= Data records =
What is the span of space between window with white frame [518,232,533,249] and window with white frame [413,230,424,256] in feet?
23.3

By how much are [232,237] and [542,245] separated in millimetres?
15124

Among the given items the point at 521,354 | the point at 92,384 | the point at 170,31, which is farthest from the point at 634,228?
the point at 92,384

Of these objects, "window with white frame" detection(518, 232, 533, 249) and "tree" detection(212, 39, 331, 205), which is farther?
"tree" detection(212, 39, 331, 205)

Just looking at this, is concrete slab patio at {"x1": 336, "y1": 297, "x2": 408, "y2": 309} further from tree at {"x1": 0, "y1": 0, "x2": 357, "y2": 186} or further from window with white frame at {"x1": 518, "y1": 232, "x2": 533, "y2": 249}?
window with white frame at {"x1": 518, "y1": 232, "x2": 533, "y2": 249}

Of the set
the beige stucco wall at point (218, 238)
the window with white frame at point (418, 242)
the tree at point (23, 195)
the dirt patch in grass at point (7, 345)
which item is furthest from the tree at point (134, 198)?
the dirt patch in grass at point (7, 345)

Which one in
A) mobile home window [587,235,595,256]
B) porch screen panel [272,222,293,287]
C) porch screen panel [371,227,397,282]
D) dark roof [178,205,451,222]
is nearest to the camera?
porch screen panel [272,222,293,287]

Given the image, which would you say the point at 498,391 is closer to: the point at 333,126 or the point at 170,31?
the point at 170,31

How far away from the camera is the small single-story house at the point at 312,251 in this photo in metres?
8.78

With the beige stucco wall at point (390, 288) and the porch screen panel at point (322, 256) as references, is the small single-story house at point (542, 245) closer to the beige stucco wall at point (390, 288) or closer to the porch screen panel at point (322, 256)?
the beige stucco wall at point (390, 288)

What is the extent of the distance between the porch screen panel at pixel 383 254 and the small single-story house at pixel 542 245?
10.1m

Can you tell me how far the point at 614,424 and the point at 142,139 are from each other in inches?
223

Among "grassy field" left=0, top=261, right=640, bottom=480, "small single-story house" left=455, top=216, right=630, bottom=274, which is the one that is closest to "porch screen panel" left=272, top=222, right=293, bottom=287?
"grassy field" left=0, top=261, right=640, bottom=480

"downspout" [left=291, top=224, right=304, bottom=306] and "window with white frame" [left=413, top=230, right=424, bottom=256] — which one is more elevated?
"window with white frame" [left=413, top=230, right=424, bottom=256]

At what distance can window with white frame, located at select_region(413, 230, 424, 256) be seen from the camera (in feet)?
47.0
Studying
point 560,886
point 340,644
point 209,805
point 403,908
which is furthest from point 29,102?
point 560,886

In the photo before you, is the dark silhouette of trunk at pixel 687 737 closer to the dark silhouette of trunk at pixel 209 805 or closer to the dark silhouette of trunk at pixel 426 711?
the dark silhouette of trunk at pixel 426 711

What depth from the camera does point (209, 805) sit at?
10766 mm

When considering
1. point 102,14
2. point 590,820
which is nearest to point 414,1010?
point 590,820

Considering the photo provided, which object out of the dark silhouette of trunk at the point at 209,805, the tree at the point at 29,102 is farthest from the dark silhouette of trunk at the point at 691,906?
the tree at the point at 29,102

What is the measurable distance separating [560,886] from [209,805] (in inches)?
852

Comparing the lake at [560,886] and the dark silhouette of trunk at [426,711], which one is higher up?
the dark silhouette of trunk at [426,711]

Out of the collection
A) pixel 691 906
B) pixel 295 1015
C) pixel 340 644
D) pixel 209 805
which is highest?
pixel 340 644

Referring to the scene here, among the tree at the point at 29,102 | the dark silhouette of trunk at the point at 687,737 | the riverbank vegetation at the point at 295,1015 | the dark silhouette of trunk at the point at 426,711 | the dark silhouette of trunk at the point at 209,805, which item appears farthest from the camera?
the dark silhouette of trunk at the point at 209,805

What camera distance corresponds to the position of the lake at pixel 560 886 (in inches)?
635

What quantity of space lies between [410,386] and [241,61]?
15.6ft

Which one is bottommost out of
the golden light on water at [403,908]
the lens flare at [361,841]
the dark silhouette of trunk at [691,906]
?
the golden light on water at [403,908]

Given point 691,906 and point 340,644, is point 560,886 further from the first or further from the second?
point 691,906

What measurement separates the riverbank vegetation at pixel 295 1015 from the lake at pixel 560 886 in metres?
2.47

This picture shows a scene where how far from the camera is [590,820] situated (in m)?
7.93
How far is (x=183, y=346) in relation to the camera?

= Do this =
Every line from the one containing "In the photo" through the last line must be copied exactly; leave out the rest.

= Reply =
In the photo before you, is the dark silhouette of trunk at pixel 687 737 closer to the dark silhouette of trunk at pixel 209 805 or closer to the dark silhouette of trunk at pixel 426 711?
the dark silhouette of trunk at pixel 426 711

What depth from the camera does point (209, 805) sit at?
10766 mm

When considering
1. point 102,14
2. point 590,820
which is nearest to point 414,1010?
point 590,820

Considering the photo provided, which object out of the dark silhouette of trunk at the point at 209,805, the tree at the point at 29,102 is farthest from the dark silhouette of trunk at the point at 691,906?
the tree at the point at 29,102

What is the measurable distance separating [560,886] from [209,805] (in inches)?
852

Comparing the lake at [560,886] and the dark silhouette of trunk at [426,711], which one is higher up?
the dark silhouette of trunk at [426,711]

Out of the collection
A) pixel 691 906
B) pixel 295 1015
C) pixel 340 644
D) pixel 209 805
which is highest?
pixel 340 644

Referring to the scene here, among the tree at the point at 29,102 | the dark silhouette of trunk at the point at 687,737 | the riverbank vegetation at the point at 295,1015 | the dark silhouette of trunk at the point at 426,711 | the dark silhouette of trunk at the point at 209,805, which item appears farthest from the camera?
the dark silhouette of trunk at the point at 209,805

What camera distance corresponds to the position of the lake at pixel 560 886 (in inches)?
635

What quantity of space lies between [410,386] and [241,61]?
15.6ft

Which one is bottommost out of
the golden light on water at [403,908]
the lens flare at [361,841]
the dark silhouette of trunk at [691,906]
?
the golden light on water at [403,908]

Given point 691,906 and point 340,644, is point 560,886 further from the first or further from the second?
point 691,906

What measurement separates the riverbank vegetation at pixel 295 1015 from the lake at pixel 560 886 in metres?
2.47

This picture shows a scene where how far from the camera is [590,820] situated (in m)?
7.93
How far is (x=183, y=346) in relation to the camera?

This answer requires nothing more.